# They should give the rate when the fixed rate was broken and not when the fixed rate was due to end.



## George13 (27 Jul 2015)

_Copied from another thread as it's such an important point_

The bank might be more receptive to an argument that proved we should get the rate applicable at the date we actually broke out of the fixed term because it would remove people like S2K from the picture and prevent additional floodgates opening for them. My understanding is that while the applicable rate in late 2008/early 2009 was not as low as the standardisation sheet it wouldn't be the worst and certainly a lot better than 3.3%


----------



## phil (27 Jul 2015)

Would this mean if u broke out early it goes from date u broke out or date it was due to expire?


----------



## Brendan Burgess (21 Aug 2015)

Most people broke out in 2008 and 2009 when the rates were 2.25% or less. 

If permanent tsb or the Central Bank could be convinced that the day you broke out of the fixed rate was the appropriate date, then it would result in a significant additional refund. And of course, you would have a cheaper tracker for the rest of the duration of the mortgage. 

There are 358 people paying either 3.3% or 3.4%.

I think that this point will have to be tested in the High Court.  Does breaking a fixed rate count as "expiry"? Only the High Court can answer this question.


----------



## Raging Bull (21 Aug 2015)

From the language used in other threads i think the key word is actually "period" the period was broken early but still severed so that period is at an end in that case it should be the prevailing rate at the time 

It should be challenged in the court again harking back to J Hogan PTSB imparting novel approaches to benefit themselves


----------



## Bronte (21 Aug 2015)

I think the argument is much simplier than this. 

Today Friday the 21st August I break my fixed rate.  Today the rate for trackers with the PTSB is 2%. 

In six months time it might be 5%.  But nobody, the customer nor the bank can know this.  So today the only tracker rate the bank can offer me is 2%. 

The customers getting offered the six months hence rate now does not make sense.  One has got to go back to either one of two options a) the rate specified in your contract or b) the rate that would have been available on the particular day you broke, because the future rate did not exist and it's a nonsense to argue otherwise.


----------



## Brendan Burgess (21 Aug 2015)

Bronte

They are great points. 

One counterargument though is that people who broke out were given the SVR on the day they broke out. 

Brendan


----------



## AAM_User (21 Aug 2015)

I'd go so far as to suggest the tracker rate should be the one when we took out the tracker mortgage.  Bronte's point that nobody could know what the rate was applies here too.  The tracker rate could have been 5%+ECP on completion of the fixed portion & we would have had to pay it.  We negotiated & were offered a tracker mortgage at a specific time.  That's when the contract starts & when the rate should apply.
——
Instructions:
1. Say whether each statement agrees with the tracker-rate thread, answering yes or no and quoting the deciding words.
(a) Brendan Burgess says 358 people are paying either 3.3% or 3.4%.
(b) Bronte gives the PTSB tracker rate on Friday the 21st August as 2.25%.
(c) Brendan Burgess believes the Central Bank can settle whether breaking a fixed rate counts as "expiry".
2. Answer these questions from the tracker-rate thread.
(a) In which years does Brendan Burgess say most people broke out?
(b) Which word does Raging Bull think is the key word?
(c) What rate does Brendan Burgess say people who broke out were given on the day they broke out?
The listing has no connection to the tracker-rate thread.
——
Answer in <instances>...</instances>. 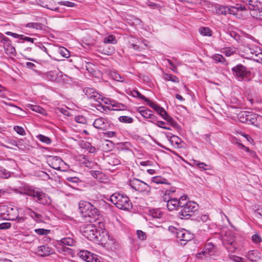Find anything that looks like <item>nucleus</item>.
<instances>
[{
    "label": "nucleus",
    "instance_id": "obj_17",
    "mask_svg": "<svg viewBox=\"0 0 262 262\" xmlns=\"http://www.w3.org/2000/svg\"><path fill=\"white\" fill-rule=\"evenodd\" d=\"M216 13L219 15L234 14L233 10L227 6L216 4L214 6Z\"/></svg>",
    "mask_w": 262,
    "mask_h": 262
},
{
    "label": "nucleus",
    "instance_id": "obj_29",
    "mask_svg": "<svg viewBox=\"0 0 262 262\" xmlns=\"http://www.w3.org/2000/svg\"><path fill=\"white\" fill-rule=\"evenodd\" d=\"M251 113L248 112H242L238 115V119L241 122H248L249 117Z\"/></svg>",
    "mask_w": 262,
    "mask_h": 262
},
{
    "label": "nucleus",
    "instance_id": "obj_58",
    "mask_svg": "<svg viewBox=\"0 0 262 262\" xmlns=\"http://www.w3.org/2000/svg\"><path fill=\"white\" fill-rule=\"evenodd\" d=\"M246 50L247 54L249 53L251 55H255V56H257V51L251 47H247Z\"/></svg>",
    "mask_w": 262,
    "mask_h": 262
},
{
    "label": "nucleus",
    "instance_id": "obj_30",
    "mask_svg": "<svg viewBox=\"0 0 262 262\" xmlns=\"http://www.w3.org/2000/svg\"><path fill=\"white\" fill-rule=\"evenodd\" d=\"M248 258L252 261H256L259 258V253L257 251L252 250L248 252Z\"/></svg>",
    "mask_w": 262,
    "mask_h": 262
},
{
    "label": "nucleus",
    "instance_id": "obj_27",
    "mask_svg": "<svg viewBox=\"0 0 262 262\" xmlns=\"http://www.w3.org/2000/svg\"><path fill=\"white\" fill-rule=\"evenodd\" d=\"M167 136L169 138V141L172 144H175L177 147H180L179 145L182 142V141L178 136L172 135L170 133H168Z\"/></svg>",
    "mask_w": 262,
    "mask_h": 262
},
{
    "label": "nucleus",
    "instance_id": "obj_39",
    "mask_svg": "<svg viewBox=\"0 0 262 262\" xmlns=\"http://www.w3.org/2000/svg\"><path fill=\"white\" fill-rule=\"evenodd\" d=\"M37 138L42 142L45 143L47 144H50L51 143L52 140L46 136L42 135H39L37 136Z\"/></svg>",
    "mask_w": 262,
    "mask_h": 262
},
{
    "label": "nucleus",
    "instance_id": "obj_42",
    "mask_svg": "<svg viewBox=\"0 0 262 262\" xmlns=\"http://www.w3.org/2000/svg\"><path fill=\"white\" fill-rule=\"evenodd\" d=\"M35 232L39 235H47L50 232V230L45 229L42 228H38L34 230Z\"/></svg>",
    "mask_w": 262,
    "mask_h": 262
},
{
    "label": "nucleus",
    "instance_id": "obj_56",
    "mask_svg": "<svg viewBox=\"0 0 262 262\" xmlns=\"http://www.w3.org/2000/svg\"><path fill=\"white\" fill-rule=\"evenodd\" d=\"M11 224L10 223L6 222L0 224V230L7 229L11 227Z\"/></svg>",
    "mask_w": 262,
    "mask_h": 262
},
{
    "label": "nucleus",
    "instance_id": "obj_22",
    "mask_svg": "<svg viewBox=\"0 0 262 262\" xmlns=\"http://www.w3.org/2000/svg\"><path fill=\"white\" fill-rule=\"evenodd\" d=\"M7 217L4 216V219L13 222L18 216V211L17 209L10 207L7 210Z\"/></svg>",
    "mask_w": 262,
    "mask_h": 262
},
{
    "label": "nucleus",
    "instance_id": "obj_62",
    "mask_svg": "<svg viewBox=\"0 0 262 262\" xmlns=\"http://www.w3.org/2000/svg\"><path fill=\"white\" fill-rule=\"evenodd\" d=\"M102 174V172L99 171H93L92 172V176L97 179V178H99V176Z\"/></svg>",
    "mask_w": 262,
    "mask_h": 262
},
{
    "label": "nucleus",
    "instance_id": "obj_31",
    "mask_svg": "<svg viewBox=\"0 0 262 262\" xmlns=\"http://www.w3.org/2000/svg\"><path fill=\"white\" fill-rule=\"evenodd\" d=\"M26 212L27 214H28L32 219L36 220H40V219L41 216V215L40 214L34 212L30 208H27L26 209Z\"/></svg>",
    "mask_w": 262,
    "mask_h": 262
},
{
    "label": "nucleus",
    "instance_id": "obj_23",
    "mask_svg": "<svg viewBox=\"0 0 262 262\" xmlns=\"http://www.w3.org/2000/svg\"><path fill=\"white\" fill-rule=\"evenodd\" d=\"M146 102L148 106H149L150 107L152 108L161 117L163 116V115L166 114V111L164 110V108L163 107H161L160 105H158L157 103L150 101L149 99H148V101H147Z\"/></svg>",
    "mask_w": 262,
    "mask_h": 262
},
{
    "label": "nucleus",
    "instance_id": "obj_49",
    "mask_svg": "<svg viewBox=\"0 0 262 262\" xmlns=\"http://www.w3.org/2000/svg\"><path fill=\"white\" fill-rule=\"evenodd\" d=\"M166 180L165 179L159 177H154L152 178V182L157 183V184H163L165 183V181ZM167 183H166L167 184Z\"/></svg>",
    "mask_w": 262,
    "mask_h": 262
},
{
    "label": "nucleus",
    "instance_id": "obj_55",
    "mask_svg": "<svg viewBox=\"0 0 262 262\" xmlns=\"http://www.w3.org/2000/svg\"><path fill=\"white\" fill-rule=\"evenodd\" d=\"M7 92L6 89L0 84V97L2 98L6 97Z\"/></svg>",
    "mask_w": 262,
    "mask_h": 262
},
{
    "label": "nucleus",
    "instance_id": "obj_46",
    "mask_svg": "<svg viewBox=\"0 0 262 262\" xmlns=\"http://www.w3.org/2000/svg\"><path fill=\"white\" fill-rule=\"evenodd\" d=\"M75 120L76 122L85 124L87 123L86 119L83 116H78L75 118Z\"/></svg>",
    "mask_w": 262,
    "mask_h": 262
},
{
    "label": "nucleus",
    "instance_id": "obj_50",
    "mask_svg": "<svg viewBox=\"0 0 262 262\" xmlns=\"http://www.w3.org/2000/svg\"><path fill=\"white\" fill-rule=\"evenodd\" d=\"M5 53L10 56L14 55L15 49L12 46L8 47V48L5 49Z\"/></svg>",
    "mask_w": 262,
    "mask_h": 262
},
{
    "label": "nucleus",
    "instance_id": "obj_6",
    "mask_svg": "<svg viewBox=\"0 0 262 262\" xmlns=\"http://www.w3.org/2000/svg\"><path fill=\"white\" fill-rule=\"evenodd\" d=\"M129 185L135 191L149 194L151 191L150 186L146 183L137 178L129 181Z\"/></svg>",
    "mask_w": 262,
    "mask_h": 262
},
{
    "label": "nucleus",
    "instance_id": "obj_41",
    "mask_svg": "<svg viewBox=\"0 0 262 262\" xmlns=\"http://www.w3.org/2000/svg\"><path fill=\"white\" fill-rule=\"evenodd\" d=\"M119 120L120 122L125 123H131L133 121V119L132 117L125 116H120Z\"/></svg>",
    "mask_w": 262,
    "mask_h": 262
},
{
    "label": "nucleus",
    "instance_id": "obj_61",
    "mask_svg": "<svg viewBox=\"0 0 262 262\" xmlns=\"http://www.w3.org/2000/svg\"><path fill=\"white\" fill-rule=\"evenodd\" d=\"M230 36L233 37L235 40L238 41L240 39V36L235 32H231L230 33Z\"/></svg>",
    "mask_w": 262,
    "mask_h": 262
},
{
    "label": "nucleus",
    "instance_id": "obj_32",
    "mask_svg": "<svg viewBox=\"0 0 262 262\" xmlns=\"http://www.w3.org/2000/svg\"><path fill=\"white\" fill-rule=\"evenodd\" d=\"M164 79L166 80L171 81L174 83H179V78L173 75L165 73L164 74Z\"/></svg>",
    "mask_w": 262,
    "mask_h": 262
},
{
    "label": "nucleus",
    "instance_id": "obj_36",
    "mask_svg": "<svg viewBox=\"0 0 262 262\" xmlns=\"http://www.w3.org/2000/svg\"><path fill=\"white\" fill-rule=\"evenodd\" d=\"M131 95L133 97H137L141 100H144L145 102L148 101V99L142 95L139 91L134 90L131 92Z\"/></svg>",
    "mask_w": 262,
    "mask_h": 262
},
{
    "label": "nucleus",
    "instance_id": "obj_37",
    "mask_svg": "<svg viewBox=\"0 0 262 262\" xmlns=\"http://www.w3.org/2000/svg\"><path fill=\"white\" fill-rule=\"evenodd\" d=\"M104 207L106 211V213L113 214L114 213V209H115V207L113 205L104 202Z\"/></svg>",
    "mask_w": 262,
    "mask_h": 262
},
{
    "label": "nucleus",
    "instance_id": "obj_48",
    "mask_svg": "<svg viewBox=\"0 0 262 262\" xmlns=\"http://www.w3.org/2000/svg\"><path fill=\"white\" fill-rule=\"evenodd\" d=\"M87 262H101L98 255L91 253Z\"/></svg>",
    "mask_w": 262,
    "mask_h": 262
},
{
    "label": "nucleus",
    "instance_id": "obj_53",
    "mask_svg": "<svg viewBox=\"0 0 262 262\" xmlns=\"http://www.w3.org/2000/svg\"><path fill=\"white\" fill-rule=\"evenodd\" d=\"M61 5H64L70 7H73L75 6V4L70 1H61L58 3Z\"/></svg>",
    "mask_w": 262,
    "mask_h": 262
},
{
    "label": "nucleus",
    "instance_id": "obj_63",
    "mask_svg": "<svg viewBox=\"0 0 262 262\" xmlns=\"http://www.w3.org/2000/svg\"><path fill=\"white\" fill-rule=\"evenodd\" d=\"M230 258L235 262H243L242 258L239 256L232 255L230 256Z\"/></svg>",
    "mask_w": 262,
    "mask_h": 262
},
{
    "label": "nucleus",
    "instance_id": "obj_47",
    "mask_svg": "<svg viewBox=\"0 0 262 262\" xmlns=\"http://www.w3.org/2000/svg\"><path fill=\"white\" fill-rule=\"evenodd\" d=\"M151 215L155 218H161L162 214L161 211L157 209H152L150 211Z\"/></svg>",
    "mask_w": 262,
    "mask_h": 262
},
{
    "label": "nucleus",
    "instance_id": "obj_9",
    "mask_svg": "<svg viewBox=\"0 0 262 262\" xmlns=\"http://www.w3.org/2000/svg\"><path fill=\"white\" fill-rule=\"evenodd\" d=\"M187 196H182L179 199L177 198L169 199L167 201L166 206L169 211L177 210L183 205V202L186 201Z\"/></svg>",
    "mask_w": 262,
    "mask_h": 262
},
{
    "label": "nucleus",
    "instance_id": "obj_28",
    "mask_svg": "<svg viewBox=\"0 0 262 262\" xmlns=\"http://www.w3.org/2000/svg\"><path fill=\"white\" fill-rule=\"evenodd\" d=\"M59 244L62 246H73L74 245V240L70 237H64L58 242Z\"/></svg>",
    "mask_w": 262,
    "mask_h": 262
},
{
    "label": "nucleus",
    "instance_id": "obj_59",
    "mask_svg": "<svg viewBox=\"0 0 262 262\" xmlns=\"http://www.w3.org/2000/svg\"><path fill=\"white\" fill-rule=\"evenodd\" d=\"M67 180L70 182H72L73 183H78L80 181L78 178L71 177L67 178Z\"/></svg>",
    "mask_w": 262,
    "mask_h": 262
},
{
    "label": "nucleus",
    "instance_id": "obj_11",
    "mask_svg": "<svg viewBox=\"0 0 262 262\" xmlns=\"http://www.w3.org/2000/svg\"><path fill=\"white\" fill-rule=\"evenodd\" d=\"M83 92L89 99H93L98 102L99 103V105L101 104V101L103 100V98H102L101 95L94 89L85 88L83 89Z\"/></svg>",
    "mask_w": 262,
    "mask_h": 262
},
{
    "label": "nucleus",
    "instance_id": "obj_44",
    "mask_svg": "<svg viewBox=\"0 0 262 262\" xmlns=\"http://www.w3.org/2000/svg\"><path fill=\"white\" fill-rule=\"evenodd\" d=\"M251 239L252 242L255 244H259L262 241L261 237L257 233H256L252 236Z\"/></svg>",
    "mask_w": 262,
    "mask_h": 262
},
{
    "label": "nucleus",
    "instance_id": "obj_45",
    "mask_svg": "<svg viewBox=\"0 0 262 262\" xmlns=\"http://www.w3.org/2000/svg\"><path fill=\"white\" fill-rule=\"evenodd\" d=\"M10 176L9 171L3 167L0 168V177L3 178H8Z\"/></svg>",
    "mask_w": 262,
    "mask_h": 262
},
{
    "label": "nucleus",
    "instance_id": "obj_43",
    "mask_svg": "<svg viewBox=\"0 0 262 262\" xmlns=\"http://www.w3.org/2000/svg\"><path fill=\"white\" fill-rule=\"evenodd\" d=\"M59 52L61 55L64 57L68 58L70 56V52L64 47L60 48Z\"/></svg>",
    "mask_w": 262,
    "mask_h": 262
},
{
    "label": "nucleus",
    "instance_id": "obj_19",
    "mask_svg": "<svg viewBox=\"0 0 262 262\" xmlns=\"http://www.w3.org/2000/svg\"><path fill=\"white\" fill-rule=\"evenodd\" d=\"M248 122H250L252 125L259 127L262 123V116L251 113L249 117Z\"/></svg>",
    "mask_w": 262,
    "mask_h": 262
},
{
    "label": "nucleus",
    "instance_id": "obj_18",
    "mask_svg": "<svg viewBox=\"0 0 262 262\" xmlns=\"http://www.w3.org/2000/svg\"><path fill=\"white\" fill-rule=\"evenodd\" d=\"M162 117L167 122V125H170L178 132H179L181 129V127L179 124L173 119V118L170 116L166 112V114L163 115V116H162Z\"/></svg>",
    "mask_w": 262,
    "mask_h": 262
},
{
    "label": "nucleus",
    "instance_id": "obj_15",
    "mask_svg": "<svg viewBox=\"0 0 262 262\" xmlns=\"http://www.w3.org/2000/svg\"><path fill=\"white\" fill-rule=\"evenodd\" d=\"M246 3L248 9L251 11V13L258 10H262V3L258 0H244Z\"/></svg>",
    "mask_w": 262,
    "mask_h": 262
},
{
    "label": "nucleus",
    "instance_id": "obj_10",
    "mask_svg": "<svg viewBox=\"0 0 262 262\" xmlns=\"http://www.w3.org/2000/svg\"><path fill=\"white\" fill-rule=\"evenodd\" d=\"M111 103V105L114 108H111L110 106H104L102 104L98 105V110H102V112L107 113L108 111H123L125 110L127 108L126 106L122 103L117 102L115 100H113Z\"/></svg>",
    "mask_w": 262,
    "mask_h": 262
},
{
    "label": "nucleus",
    "instance_id": "obj_8",
    "mask_svg": "<svg viewBox=\"0 0 262 262\" xmlns=\"http://www.w3.org/2000/svg\"><path fill=\"white\" fill-rule=\"evenodd\" d=\"M212 255L213 243L211 242H209L205 245L202 252L196 254V257L198 259L210 260L211 259V256Z\"/></svg>",
    "mask_w": 262,
    "mask_h": 262
},
{
    "label": "nucleus",
    "instance_id": "obj_57",
    "mask_svg": "<svg viewBox=\"0 0 262 262\" xmlns=\"http://www.w3.org/2000/svg\"><path fill=\"white\" fill-rule=\"evenodd\" d=\"M137 234L138 236V237L141 240H144L146 236L145 235V233L142 231L141 230H137Z\"/></svg>",
    "mask_w": 262,
    "mask_h": 262
},
{
    "label": "nucleus",
    "instance_id": "obj_5",
    "mask_svg": "<svg viewBox=\"0 0 262 262\" xmlns=\"http://www.w3.org/2000/svg\"><path fill=\"white\" fill-rule=\"evenodd\" d=\"M182 208L179 213V216L181 219H188L193 213L198 210V205L194 202L186 201L183 202V205H181Z\"/></svg>",
    "mask_w": 262,
    "mask_h": 262
},
{
    "label": "nucleus",
    "instance_id": "obj_52",
    "mask_svg": "<svg viewBox=\"0 0 262 262\" xmlns=\"http://www.w3.org/2000/svg\"><path fill=\"white\" fill-rule=\"evenodd\" d=\"M214 61L224 63L226 60L222 55L215 54H214Z\"/></svg>",
    "mask_w": 262,
    "mask_h": 262
},
{
    "label": "nucleus",
    "instance_id": "obj_13",
    "mask_svg": "<svg viewBox=\"0 0 262 262\" xmlns=\"http://www.w3.org/2000/svg\"><path fill=\"white\" fill-rule=\"evenodd\" d=\"M84 215L90 217L89 222L92 223L93 222H96L99 220L100 214L99 210L93 205Z\"/></svg>",
    "mask_w": 262,
    "mask_h": 262
},
{
    "label": "nucleus",
    "instance_id": "obj_16",
    "mask_svg": "<svg viewBox=\"0 0 262 262\" xmlns=\"http://www.w3.org/2000/svg\"><path fill=\"white\" fill-rule=\"evenodd\" d=\"M93 125L98 129L106 130L108 128L110 123L107 119L103 118H99L95 120Z\"/></svg>",
    "mask_w": 262,
    "mask_h": 262
},
{
    "label": "nucleus",
    "instance_id": "obj_1",
    "mask_svg": "<svg viewBox=\"0 0 262 262\" xmlns=\"http://www.w3.org/2000/svg\"><path fill=\"white\" fill-rule=\"evenodd\" d=\"M18 193L26 194L34 198L38 203L43 205H49L51 203L50 198L40 188L25 184L19 187Z\"/></svg>",
    "mask_w": 262,
    "mask_h": 262
},
{
    "label": "nucleus",
    "instance_id": "obj_21",
    "mask_svg": "<svg viewBox=\"0 0 262 262\" xmlns=\"http://www.w3.org/2000/svg\"><path fill=\"white\" fill-rule=\"evenodd\" d=\"M51 167L54 169L60 170V165L63 163L61 159L58 157L55 156L49 161Z\"/></svg>",
    "mask_w": 262,
    "mask_h": 262
},
{
    "label": "nucleus",
    "instance_id": "obj_20",
    "mask_svg": "<svg viewBox=\"0 0 262 262\" xmlns=\"http://www.w3.org/2000/svg\"><path fill=\"white\" fill-rule=\"evenodd\" d=\"M25 216H19L16 218V219L13 222V225L14 228L16 230L23 229L25 227V222L26 220Z\"/></svg>",
    "mask_w": 262,
    "mask_h": 262
},
{
    "label": "nucleus",
    "instance_id": "obj_7",
    "mask_svg": "<svg viewBox=\"0 0 262 262\" xmlns=\"http://www.w3.org/2000/svg\"><path fill=\"white\" fill-rule=\"evenodd\" d=\"M233 74L241 80L248 79L251 76V72L242 64H238L231 68Z\"/></svg>",
    "mask_w": 262,
    "mask_h": 262
},
{
    "label": "nucleus",
    "instance_id": "obj_64",
    "mask_svg": "<svg viewBox=\"0 0 262 262\" xmlns=\"http://www.w3.org/2000/svg\"><path fill=\"white\" fill-rule=\"evenodd\" d=\"M179 230H180L179 229H177L173 226H169L168 228V230L170 232H171L173 234H175L176 236H177V233L179 231Z\"/></svg>",
    "mask_w": 262,
    "mask_h": 262
},
{
    "label": "nucleus",
    "instance_id": "obj_60",
    "mask_svg": "<svg viewBox=\"0 0 262 262\" xmlns=\"http://www.w3.org/2000/svg\"><path fill=\"white\" fill-rule=\"evenodd\" d=\"M194 164H196L200 169H203L204 170L207 169L206 168L207 165L204 163L200 162L199 161H194Z\"/></svg>",
    "mask_w": 262,
    "mask_h": 262
},
{
    "label": "nucleus",
    "instance_id": "obj_3",
    "mask_svg": "<svg viewBox=\"0 0 262 262\" xmlns=\"http://www.w3.org/2000/svg\"><path fill=\"white\" fill-rule=\"evenodd\" d=\"M80 230L82 235L88 239L92 241H98L100 235V230L96 226L91 223L83 224L80 226Z\"/></svg>",
    "mask_w": 262,
    "mask_h": 262
},
{
    "label": "nucleus",
    "instance_id": "obj_24",
    "mask_svg": "<svg viewBox=\"0 0 262 262\" xmlns=\"http://www.w3.org/2000/svg\"><path fill=\"white\" fill-rule=\"evenodd\" d=\"M38 254L41 256H46L52 254L51 248L47 245H42L38 247Z\"/></svg>",
    "mask_w": 262,
    "mask_h": 262
},
{
    "label": "nucleus",
    "instance_id": "obj_35",
    "mask_svg": "<svg viewBox=\"0 0 262 262\" xmlns=\"http://www.w3.org/2000/svg\"><path fill=\"white\" fill-rule=\"evenodd\" d=\"M27 27L32 28L36 30H42L43 27V25L41 23H29L26 25Z\"/></svg>",
    "mask_w": 262,
    "mask_h": 262
},
{
    "label": "nucleus",
    "instance_id": "obj_34",
    "mask_svg": "<svg viewBox=\"0 0 262 262\" xmlns=\"http://www.w3.org/2000/svg\"><path fill=\"white\" fill-rule=\"evenodd\" d=\"M117 42L116 37L113 35H108L103 39V42L104 43L116 44Z\"/></svg>",
    "mask_w": 262,
    "mask_h": 262
},
{
    "label": "nucleus",
    "instance_id": "obj_4",
    "mask_svg": "<svg viewBox=\"0 0 262 262\" xmlns=\"http://www.w3.org/2000/svg\"><path fill=\"white\" fill-rule=\"evenodd\" d=\"M221 237V241L223 246L229 252L231 253L234 252L237 249V246L233 234L231 232H229L226 233L224 236H222L220 233H214V238L219 239Z\"/></svg>",
    "mask_w": 262,
    "mask_h": 262
},
{
    "label": "nucleus",
    "instance_id": "obj_51",
    "mask_svg": "<svg viewBox=\"0 0 262 262\" xmlns=\"http://www.w3.org/2000/svg\"><path fill=\"white\" fill-rule=\"evenodd\" d=\"M14 130L19 135L24 136L26 135V132L23 127L19 126H15L14 127Z\"/></svg>",
    "mask_w": 262,
    "mask_h": 262
},
{
    "label": "nucleus",
    "instance_id": "obj_25",
    "mask_svg": "<svg viewBox=\"0 0 262 262\" xmlns=\"http://www.w3.org/2000/svg\"><path fill=\"white\" fill-rule=\"evenodd\" d=\"M138 112L145 118H151L153 116L152 112L146 107H139Z\"/></svg>",
    "mask_w": 262,
    "mask_h": 262
},
{
    "label": "nucleus",
    "instance_id": "obj_2",
    "mask_svg": "<svg viewBox=\"0 0 262 262\" xmlns=\"http://www.w3.org/2000/svg\"><path fill=\"white\" fill-rule=\"evenodd\" d=\"M110 201L120 209L128 210L132 206V202L126 194L123 193H114L110 196Z\"/></svg>",
    "mask_w": 262,
    "mask_h": 262
},
{
    "label": "nucleus",
    "instance_id": "obj_38",
    "mask_svg": "<svg viewBox=\"0 0 262 262\" xmlns=\"http://www.w3.org/2000/svg\"><path fill=\"white\" fill-rule=\"evenodd\" d=\"M104 207L106 211V213L113 214L114 213V209H115V207L113 205L104 202Z\"/></svg>",
    "mask_w": 262,
    "mask_h": 262
},
{
    "label": "nucleus",
    "instance_id": "obj_33",
    "mask_svg": "<svg viewBox=\"0 0 262 262\" xmlns=\"http://www.w3.org/2000/svg\"><path fill=\"white\" fill-rule=\"evenodd\" d=\"M201 34L204 36H210L212 35V31L208 27H201L199 30Z\"/></svg>",
    "mask_w": 262,
    "mask_h": 262
},
{
    "label": "nucleus",
    "instance_id": "obj_26",
    "mask_svg": "<svg viewBox=\"0 0 262 262\" xmlns=\"http://www.w3.org/2000/svg\"><path fill=\"white\" fill-rule=\"evenodd\" d=\"M92 205L90 203L84 201H81L79 203V208L82 213H84L85 214L87 213V211L89 210V209L92 208Z\"/></svg>",
    "mask_w": 262,
    "mask_h": 262
},
{
    "label": "nucleus",
    "instance_id": "obj_40",
    "mask_svg": "<svg viewBox=\"0 0 262 262\" xmlns=\"http://www.w3.org/2000/svg\"><path fill=\"white\" fill-rule=\"evenodd\" d=\"M91 253V252L88 251H82L79 252V256L86 261H88L89 256H90Z\"/></svg>",
    "mask_w": 262,
    "mask_h": 262
},
{
    "label": "nucleus",
    "instance_id": "obj_12",
    "mask_svg": "<svg viewBox=\"0 0 262 262\" xmlns=\"http://www.w3.org/2000/svg\"><path fill=\"white\" fill-rule=\"evenodd\" d=\"M177 238L181 242H186L193 238V235L188 230L181 229L177 233Z\"/></svg>",
    "mask_w": 262,
    "mask_h": 262
},
{
    "label": "nucleus",
    "instance_id": "obj_54",
    "mask_svg": "<svg viewBox=\"0 0 262 262\" xmlns=\"http://www.w3.org/2000/svg\"><path fill=\"white\" fill-rule=\"evenodd\" d=\"M167 61L169 63L170 69L174 73H177V68L175 66V64L172 62V61L170 60V59H167Z\"/></svg>",
    "mask_w": 262,
    "mask_h": 262
},
{
    "label": "nucleus",
    "instance_id": "obj_14",
    "mask_svg": "<svg viewBox=\"0 0 262 262\" xmlns=\"http://www.w3.org/2000/svg\"><path fill=\"white\" fill-rule=\"evenodd\" d=\"M37 3L40 6L53 11H58L59 10L58 7L53 0H37Z\"/></svg>",
    "mask_w": 262,
    "mask_h": 262
}]
</instances>
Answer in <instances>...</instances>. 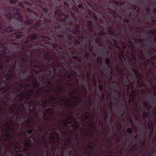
——
Answers per task:
1.
(a) Yes: "There are 358 people paying either 3.3% or 3.4%."
(b) No: "Today the rate for trackers with the PTSB is 2%."
(c) No: "Only the High Court can answer this question."

2.
(a) 2008 and 2009
(b) "period"
(c) The SVR